Texto mostrado:
========================
Las cosas buenas que hacen “los malos”

Foto: Andy Ruiz.

Foto: Andy Ruiz.

Era Primero de Mayo. La televisión cerraba la transmisión del desfile en la Plaza, finalizando así un programa de más de tres horas en vivo y directo, cargado de discursos políticos, consignas e himnos, incluyendo el tema que enciende la conciencia de clase proletaria: La Internacional.

Los presentadores despidieron la emisión y devolvieron la señal al canal, que puso su identificador; a seguidas, dio inicio una película estadounidense donde dos adolescentes díscolas sufren un intercambio de personalidad que las obliga a padecer toda clase de percances, hasta terminar reconociendo que la familia y la obediencia son el centro de los valores de cualquier sociedad sana. Entonces, se curan en salud. Una película de Disney.

Volví a acordarme de esta anécdota cuando leí a un académico coreano describir la honda sensación de culpa que lo embargó a través de su infancia. En la escuela, las clases de historia patria insistían en el funesto papel del imperialismo japonés en la evolución del Estado y la cultura locales. Mas, al terminar las clases y regresar a casa, este niño coreano disfrutaba arrobado de los placeres únicos que le proporcionaban los animados nipones.

De la misma forma, como cubano uno siente que algo chirría cuando vuelan al viento los lemas antimperialistas y las demandas encendidas contra la explotación y el orden económico corporativo global, seguido por la manifestación de esas mismas desigualdades en el espejo manso y divertido de una película, una serie o un programa de televisión determinado. En Cuba, esa contradicción ha estado en la televisión del periodo socialista desde el principio. Ha sido una cuestión persistente dentro de las culturas del socialismo y provocado toda suerte de debates intelectuales.
========================
Datos disponibles:

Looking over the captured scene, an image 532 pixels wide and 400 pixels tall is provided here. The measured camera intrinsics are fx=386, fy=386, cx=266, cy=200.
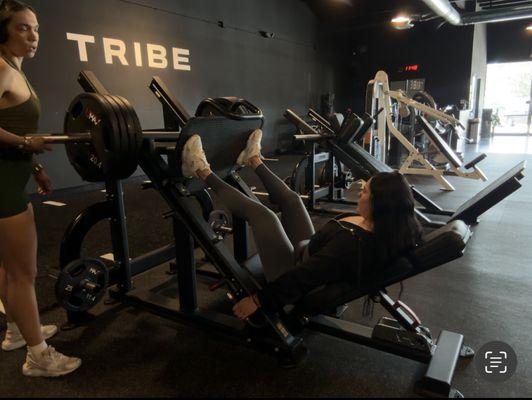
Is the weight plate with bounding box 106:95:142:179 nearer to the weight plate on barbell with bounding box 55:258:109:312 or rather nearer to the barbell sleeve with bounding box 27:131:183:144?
the barbell sleeve with bounding box 27:131:183:144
========================
Responde estas preguntas a partir del texto mostrado:
1. ¿Qué himno se menciona entre lo que incluyó el programa del Primero de Mayo?
2. ¿De quién era la película que empezó después de la transmisión del desfile?
3. ¿De qué país eran los animados que disfrutaba el niño coreano al volver a casa?

1. Se menciona La Internacional.
2. Era una película de Disney.
3. Eran animados japoneses.